## Chapter 10: Nonlinear Learning and Feature Engineering

# 10.1 Introduction

## 10.1.1 Mathematical, algorithmic, and empirical functions

Throughout this text we have often used the word *function* to refer to mathematical formulae like that of a line, a quadratic, a logistic sigmoid, etc. Such formulae are often called *mathematical functions* as well, hence our use of the phrase 'function' to refer to them.  However the word 'function' is a much more general term, and broadly encompasses any rule or set of rules for assigning or transforming some kind of 'input' into some kind of 'output'.  For example a recipe for chocolate cake is an example of a function, that is a set of rules for how to take certain inputs - like eggs, flour, sugar, cocoa powder, etc., - and transform them into an 'output' chocolate cake.   

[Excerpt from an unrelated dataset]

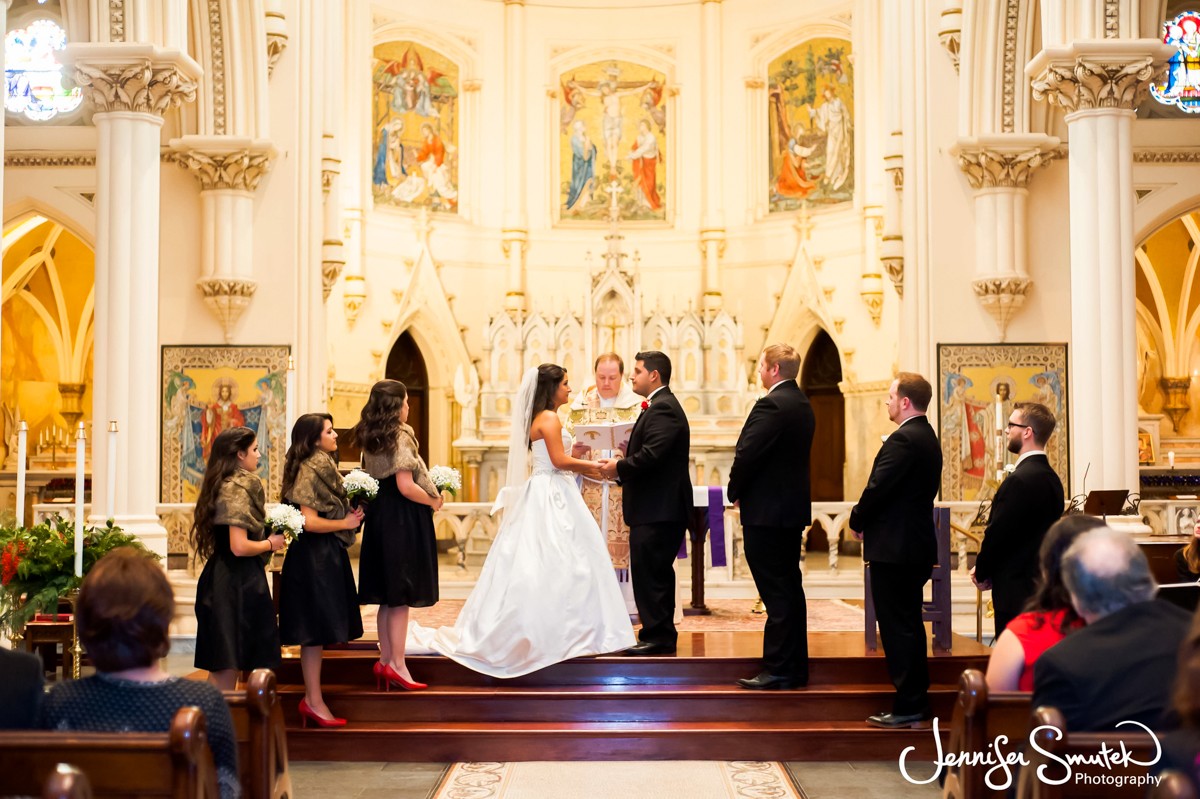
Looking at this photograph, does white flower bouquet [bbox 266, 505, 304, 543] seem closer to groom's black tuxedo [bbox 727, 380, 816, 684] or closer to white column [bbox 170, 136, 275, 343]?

Another very common type of function is an *algorithm*, or one that is naturally expressed programaticaly (that is, in code).  A classic example of an *algorithmic function* is a basic *sorting scheme*.  Sorting schemes take in *input*  lists of numbers like the following

\begin{equation}
[18,25,10,33,16,75,50,14]
\end{equation}

and return as *output* its sorted version 

\begin{equation}
[10, 14, 16, 18, 25, 33, 50, 75].
\end{equation}

Such a function is easy to express as code, and not so much in mathematical formulae.

We have also seen a variety of algorithmic functions in prior Chapters.  For example *gradient descent* which (see Section 3.5) is an algorithmic function that takes in various inputs - a mathematical function to minimize, an initial point, a steplength, and a maximum number of steps to take - and returns certain outputs (e.g., a history of descent steps).  The process of building a Bag of Words histogram - as detailed at a high level in Section 9.1 - is another an example of an algorithmic function.  Here the input, raw text, is transformed into a numerical histogram representing counts of the words the input contains.  Such a function is much more easily detailed programatically, in code, than it is mathematically, using formulae. 

Data is the third sort of function we deal with regularly - each instance of which we refer to as an *emprical function*.  The generic set of supervised learning data which we often denote by $\left\{\mathbf{x}_p,y_p\right\}_{p=1}^P$ always defines a trivial rule for assigning input to output: pairing.  The input $\mathbf{x}_p$ is simply paired with its output $y_p$.  This perahps can be more easily see by listing off each data pair in a table, as shown below. 



<br>
<table>
    <thead style="background-color: #eee;">
        <tr>
            <th>input: &nbsp;$\mathbf{x}_p$</th>
            <th>output: &nbsp;$y_p$</th>
        </tr>
    </thead>
    <tbody>
        <tr>
            <td class="centered">$\mathbf{x}_1$</td>
            <td class="centered">$y_1$</td>
        </tr>
        <tr>
            <td class="centered">$\mathbf{x}_2$</td>
            <td class="centered">$y_2$</td>
        </tr>
        <tr>
            <td class="centered">$\vdots$</td>
            <td class="centered">$\vdots$</td>
        </tr>
        <tr>
            <td class="centered">$\mathbf{x}_P$</td>
            <td class="centered">$y_P$</td>
        </tr>
    </tbody>
</table>
<br>


These three categories of functions - *mathematical*, *algorithmic*, and *empircal* - are not mutually exclusive by any means.  For example, we can write down the formula of a line (a mathematical function) and implement it in code (an algorithmic function).  To visualize this line we can plug in a fine range of inputs into our implementation (an algorithmic function), producing a corresponding set of outputs, and plot the input/output pairs (an empircal dataset).